## ZADANIA DO WYKONANIA
A - Przedstaw w formie krótkiej listy akapit recenzji książki o Danii zaczynający się od słów „Od roku 2012”, zachowując jego najważniejsze fakty.
B - Wznów recenzję książki o Danii i dopisz jej dalszy ciąg, zaczynając po ostatnim zdaniu.

## FRAGMENT
>>>>>

Powierzchnia tego państwa, jeśli weźmiemy pod uwagę tylko część kontynentalną, stanowi ledwie szóstą część naszego kraju, choć już z Wyspami Owczymi i Grenlandią jest sześć razy większa. Nie rozmiar ma tu jednak znaczenie, a hygge – o książce Sylwii Izabeli Schab „Dania. Tu mieszka spokój” pisze Jakub Hinc.

Od roku 2012, czyli odkąd mierzony jest poziom szczęścia społeczeństw, Duńczycy stale znajdują się na podium. Zaowocowało to powołaniem w Kopenhadze think tanku The Happiness Research Institute, z którym związane jest też działające od trzech lat Muzeum Szczęścia. Od 2016 roku międzynarodowym synonimem owego szczęścia stało się hygge, jednoznacznie utożsamiane z poczuciem samozadowolenia mieszkańców Danii.
Czym jednak jest to hygge, które już od pierwszych kart opowieści Sylwii Izabeli Schab o Danii towarzyszy czytelnikom w czasie lektury? Autorka szczegółowo nam to wyjaśni, choć przyjdzie nam na to czekać prawie aż do połowy książki. I dobrze, bo dzięki temu otrzymujmy solidne wprowadzenie, które pozwoli nam zrozumieć czym tak naprawdę jest owo mityczne hygge, tak przecież szeroko obecne w mainstreamowym przekazie. Autorka poświęci definicji hygge cały rozdział, ale w skrócie to – jak czytamy ten „(…) trudny do wymówienia wyraz według samych Duńczyków jest niemożliwy do przełożenia na inne języki (…). Hygge to charakterystyczny sposób spędzania czasu czy bycia razem, który nie da się nie zauważyć, a już na pewno o nim nie usłyszeć, kiedy przebywa się w Danii”. Żeby jednak spróbować rozgryźć owo hygge, trzeba spróbować zrozumieć duńską mentalność i to jak się ona wykształciła.

<<<<<

## DOSTARCZONE DANE
>>>>>

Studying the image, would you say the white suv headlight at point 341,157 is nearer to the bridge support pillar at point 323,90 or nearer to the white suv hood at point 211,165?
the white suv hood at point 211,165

<<<<<

## ODPOWIEDZI DO ZADAŃ
A -
- Od 2012 roku, odkąd mierzy się poziom szczęścia społeczeństw, Duńczycy stale zajmują miejsce na podium.
- W efekcie w Kopenhadze powstał think tank The Happiness Research Institute. Jest z nim związane Muzeum Szczęścia, działające od trzech lat.
- Od 2016 roku międzynarodowym synonimem tego szczęścia jest hygge, utożsamiane z poczuciem samozadowolenia mieszkańców Danii.

B -
Hygge, czyli co?
Właśnie to hygge, którego znaczenie wywieść można od staronordyckiego hygja, oznaczającego „myśleć”, „uważać”, „być zadowolonym” i norweskiego „pocieszać” i „być źródłem radości”, stało się specyficznym duńskim towarem eksportowym. Niewątpliwie stanowi o postrzeganiu Danii przez przybyszów z zewnątrz odwiedzających ten kraj nawet na chwilę, na pewno wyczuwalne jest też przez tych, którzy spędzają tu dłuższy czas, a dla tych, którzy z królestwem Małgorzaty II wiążą swoją przyszłość – czy to zawodową, jak autorka, czy też życiową, jak wielu z jej znajomych i rozmówców – staje się z pewnością istotnym elementem życia.
Hygge jest źródłem samozadowolenia i z niego się bierze. Z czego jednak Duńczycy są tacy zadowoleni? Co napawa ich taką dumą, że uważają, iż żyją w najszczęśliwszym państwie na świecie, przynajmniej według nich samych? „Przebywając w Danii, trudno tego zadowolenia z własnego duńskiego raju nie zauważyć. Trudno nie słyszeć frazy Danemark er det bedste sted i verden (Dania to najlepsze miejsce na świecie) czy i smørhullet (jak pączek w maśle)” – pisze Schab.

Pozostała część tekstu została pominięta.